Note: When a timeout occurs, it usually means this node is being overloaded and cannot flush in a timely manner. Live indexing increases the time to flush asynchronous index updates.
Default: 5
load_max_time_per_core 
The maximum time in minutes wait for each Solr core to load on startup or create/reload operations, expressed. This advanced option should be changed only if exceptions happen during core loading. Default: 1 (if not specified)

Cassandra disk failure policy 

enable_index_disk_failure_policy 
DSE Search activates the configured Cassandra disk failure policy if IOExceptions occur during index update operations. Default: false

Solr CQL query options 

Available options for CQL Solr queries.

solr_data_dir 
The directory to store index data. By default, the Solr data is saved in cassandra_data_dir/solr.data, or as specified by the dse.solr.data.dir system property.
cql_solr_query_executor_threads 
The maximum number of threads for retrieving rows during CQL Solr queries. This value is cross-request and cross-core. Default: number of available processors * 10
cql_solr_query_row_timeout 
The maximum time in milliseconds to wait for each row to be read from Cassandra during CQL Solr queries. Default: 10000 milliseconds (10 seconds)
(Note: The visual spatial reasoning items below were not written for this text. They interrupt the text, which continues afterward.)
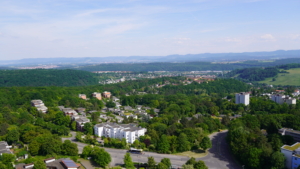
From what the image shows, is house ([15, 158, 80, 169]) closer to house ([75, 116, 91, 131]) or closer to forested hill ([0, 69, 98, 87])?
house ([75, 116, 91, 131])

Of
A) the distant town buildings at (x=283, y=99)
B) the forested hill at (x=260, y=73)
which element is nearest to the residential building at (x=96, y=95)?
the distant town buildings at (x=283, y=99)

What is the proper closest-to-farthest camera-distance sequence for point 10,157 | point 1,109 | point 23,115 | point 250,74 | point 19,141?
point 10,157, point 19,141, point 23,115, point 1,109, point 250,74

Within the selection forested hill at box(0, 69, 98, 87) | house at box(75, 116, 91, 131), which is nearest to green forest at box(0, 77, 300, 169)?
house at box(75, 116, 91, 131)

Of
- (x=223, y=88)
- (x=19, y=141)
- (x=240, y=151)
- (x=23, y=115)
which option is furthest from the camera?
(x=223, y=88)

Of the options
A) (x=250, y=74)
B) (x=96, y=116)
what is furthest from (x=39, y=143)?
(x=250, y=74)

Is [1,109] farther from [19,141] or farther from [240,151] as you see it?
[240,151]
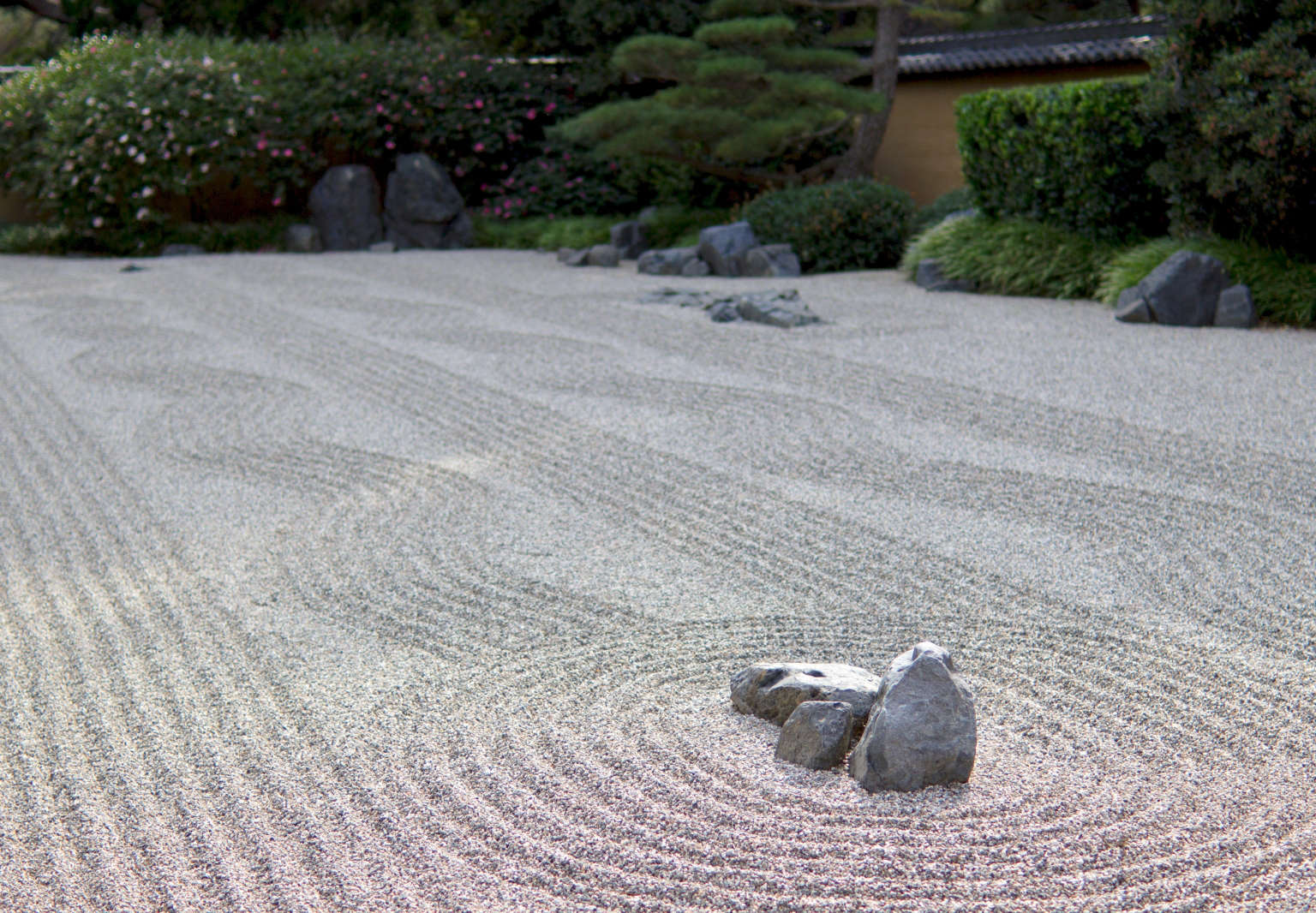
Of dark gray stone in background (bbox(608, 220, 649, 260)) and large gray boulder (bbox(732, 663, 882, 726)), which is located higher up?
dark gray stone in background (bbox(608, 220, 649, 260))

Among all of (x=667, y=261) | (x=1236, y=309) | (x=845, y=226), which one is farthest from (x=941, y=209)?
(x=1236, y=309)

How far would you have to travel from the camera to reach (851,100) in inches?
341

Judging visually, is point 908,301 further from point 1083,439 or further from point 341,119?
point 341,119

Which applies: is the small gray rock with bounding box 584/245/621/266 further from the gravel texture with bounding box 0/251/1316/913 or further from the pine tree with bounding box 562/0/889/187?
the gravel texture with bounding box 0/251/1316/913

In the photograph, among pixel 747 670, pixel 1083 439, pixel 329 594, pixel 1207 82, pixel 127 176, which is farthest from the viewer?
pixel 127 176

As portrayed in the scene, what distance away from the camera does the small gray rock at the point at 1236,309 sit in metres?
5.34

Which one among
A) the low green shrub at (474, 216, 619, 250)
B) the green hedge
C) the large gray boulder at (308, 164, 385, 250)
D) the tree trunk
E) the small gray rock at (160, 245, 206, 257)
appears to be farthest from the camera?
the large gray boulder at (308, 164, 385, 250)

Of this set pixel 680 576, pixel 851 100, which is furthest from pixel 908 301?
pixel 680 576

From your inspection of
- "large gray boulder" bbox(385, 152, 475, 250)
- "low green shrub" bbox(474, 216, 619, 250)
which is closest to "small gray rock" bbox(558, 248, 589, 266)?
"low green shrub" bbox(474, 216, 619, 250)

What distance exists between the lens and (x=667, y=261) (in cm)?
834

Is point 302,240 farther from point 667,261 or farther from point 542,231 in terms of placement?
point 667,261

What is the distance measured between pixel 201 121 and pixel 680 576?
9.31m

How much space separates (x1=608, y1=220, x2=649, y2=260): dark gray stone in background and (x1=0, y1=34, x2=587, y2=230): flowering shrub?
2448 mm

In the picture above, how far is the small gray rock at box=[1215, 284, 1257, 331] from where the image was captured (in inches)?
210
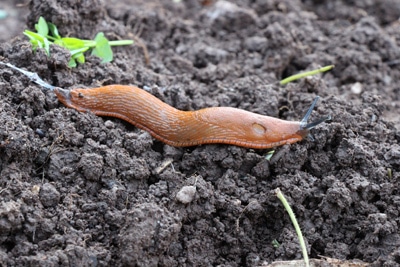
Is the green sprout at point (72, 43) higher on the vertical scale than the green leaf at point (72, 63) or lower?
higher

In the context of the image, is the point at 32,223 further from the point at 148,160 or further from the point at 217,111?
the point at 217,111

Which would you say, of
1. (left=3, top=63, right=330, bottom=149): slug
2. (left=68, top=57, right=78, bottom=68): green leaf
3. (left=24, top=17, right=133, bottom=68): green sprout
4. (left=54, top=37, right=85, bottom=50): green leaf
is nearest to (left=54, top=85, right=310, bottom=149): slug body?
(left=3, top=63, right=330, bottom=149): slug

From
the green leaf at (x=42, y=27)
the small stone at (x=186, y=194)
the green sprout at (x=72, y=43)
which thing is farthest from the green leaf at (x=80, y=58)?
the small stone at (x=186, y=194)

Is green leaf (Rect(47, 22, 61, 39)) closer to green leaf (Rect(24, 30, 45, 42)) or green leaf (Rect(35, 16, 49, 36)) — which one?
green leaf (Rect(35, 16, 49, 36))

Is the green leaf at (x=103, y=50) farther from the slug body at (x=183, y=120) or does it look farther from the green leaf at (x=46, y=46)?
the slug body at (x=183, y=120)

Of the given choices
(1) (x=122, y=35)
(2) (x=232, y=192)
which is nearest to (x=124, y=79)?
(1) (x=122, y=35)

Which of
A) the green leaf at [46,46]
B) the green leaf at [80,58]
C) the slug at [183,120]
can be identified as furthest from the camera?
the green leaf at [80,58]

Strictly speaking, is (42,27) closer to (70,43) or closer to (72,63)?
(70,43)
CQL Performance Service options 

These settings are used by the Performance Service to configure how it collects performance metrics on Cassandra nodes. They are stored in the dse_perf keyspace and can be queried with CQL using any CQL-based utility, such as cqlsh, DataStax DevCenter, or any application using a Cassandra CQL driver.

cql_slow_log_options 
Report distributed sub-queries for Solr (query executions on individual shards) that take longer than a specified period of time.
  • enabled

    Enables (true) or disables (false) log entries for slow queries. Default: false

  • cql_slow_log_threshold_ms

    Defines the threshold time. Default: 100 milliseconds

  • cql_slow_log_ttl

    Defines the time to keep the slow query log entries. Default: 86400 milliseconds

  • async_writers

    Defines the number of server threads to dedicate to writing in the log. More than one server thread might degrade performance. Default: 1

See Collecting slow queries.

cql_system_info_options 
CQL system information tables settings
  • enabled

    Default: false

  • refresh_rate_ms

    Default: 10000 milliseconds

See Collecting system level diagnostics.

resource_level_latency_tracking_options 
Data resource latency tracking settings:
  • enabled

    Default: false

  • refresh_rate_ms

    Default: 10000 milliseconds

See Collecting system level diagnostics.

db_summary_stats_options 
Database summary statistics settings
  • enabled

    Default: false

  • refresh_rate_ms

    Default: 10000 milliseconds

See Collecting database summary diagnostics.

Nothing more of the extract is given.